- **Assignment**
Could you set out the caption text of every row below as a numbered list, dropping any blank lines and leaving the pictures out?

- **Records for the exercise**

#####

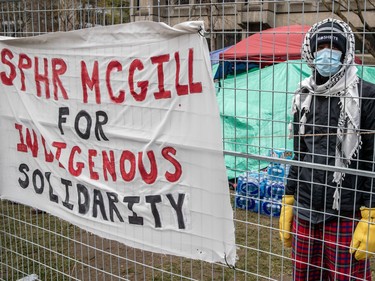 A person wearing a mask and kaffiyeh stands behind a fence where a sign reading 'SPHR McGill for Indigenous solidarity' is tied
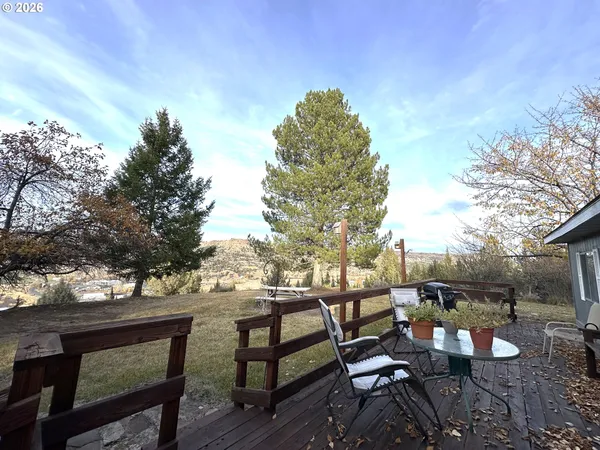 a view of a bench in a backyard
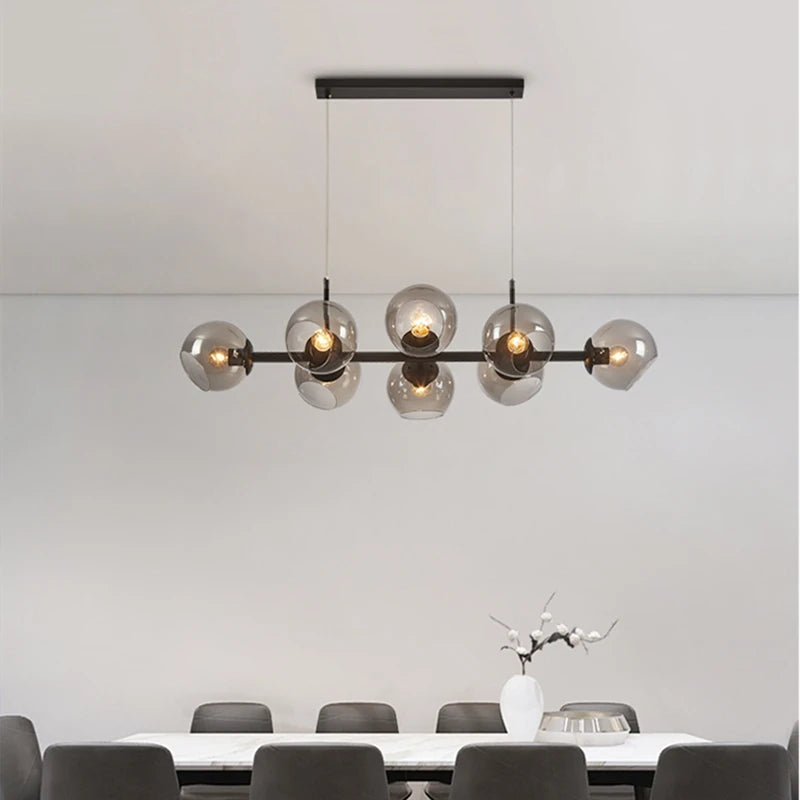 Suspension lumineuse moderne sphères transparentes dorées structure métallique noir chambre salon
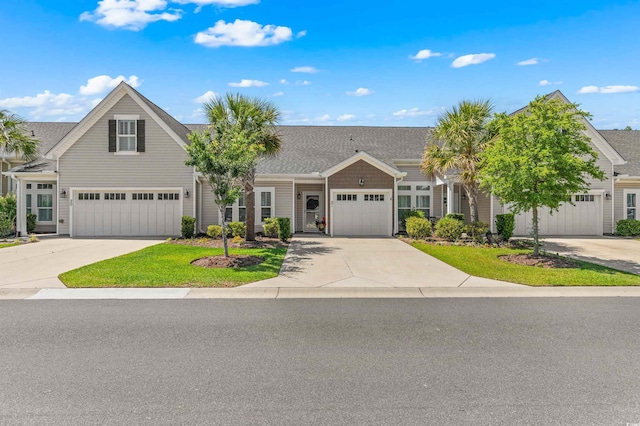 232 Je Edward Dr Unit 21, Myrtle Beach, SC 29588 - townhome / multi-family property with driveway, a shingled roof, and a front lawn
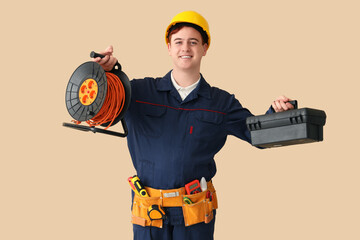 Male electrician with extension cord reel and bag of tools on beige background
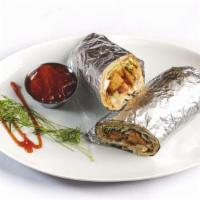 Tandoori Paneer Tikka Wrap · Clay-oven roasted Marinated Indian cottage cheese cubed with onions and bell pepper wrapped ...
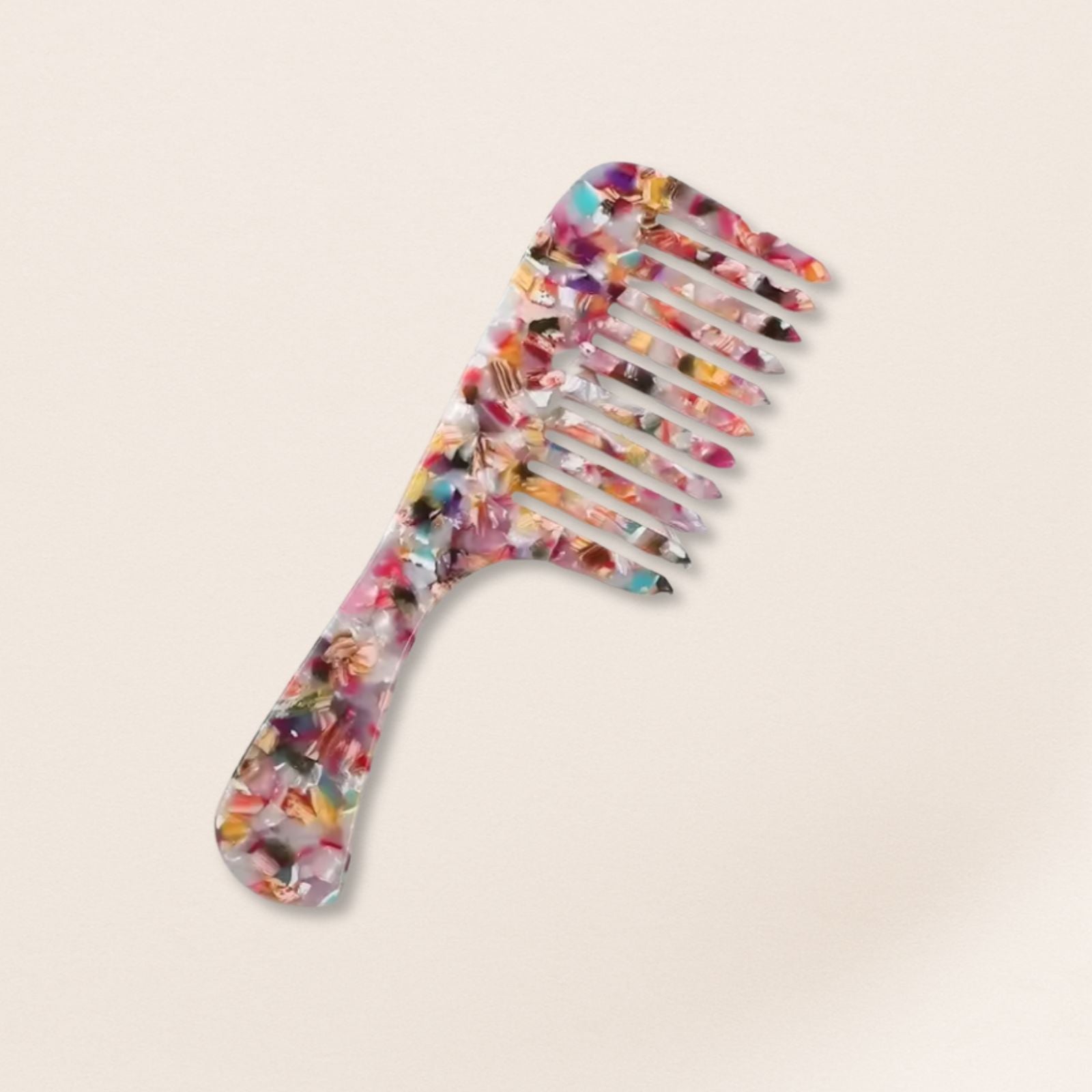 marbled wide-tooth combs for gentle detangling, displayed on a beige background.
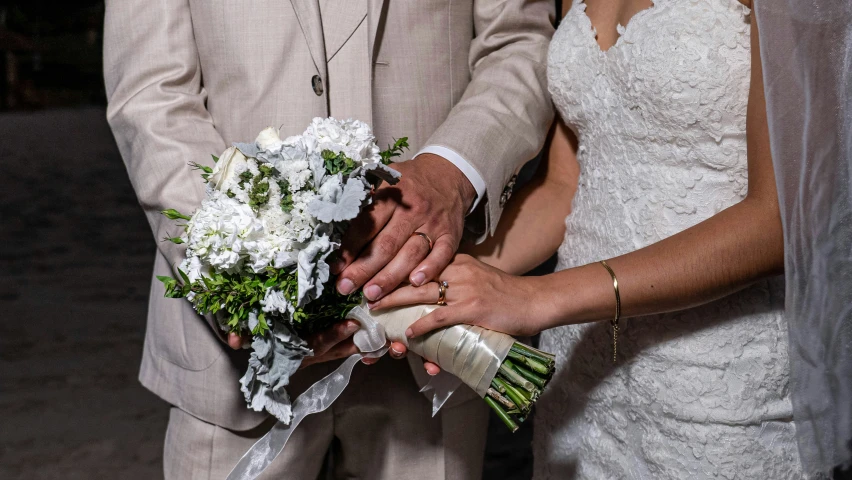 a bride and groom holding hands during the wedding ceremony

#####

- **Result**
1.  A person wearing a mask and kaffiyeh stands behind a fence where a sign reading 'SPHR McGill for Indigenous solidarity' is tied
2.  a view of a bench in a backyard
3.  Suspension lumineuse moderne sphères transparentes dorées structure métallique noir chambre salon
4.  232 Je Edward Dr Unit 21, Myrtle Beach, SC 29588 - townhome / multi-family property with driveway, a shingled roof, and a front lawn
5.  Male electrician with extension cord reel and bag of tools on beige background
6.  Tandoori Paneer Tikka Wrap · Clay-oven roasted Marinated Indian cottage cheese cubed with onions and bell pepper wrapped ...
7.  marbled wide-tooth combs for gentle detangling, displayed on a beige background.
8.  a bride and groom holding hands during the wedding ceremony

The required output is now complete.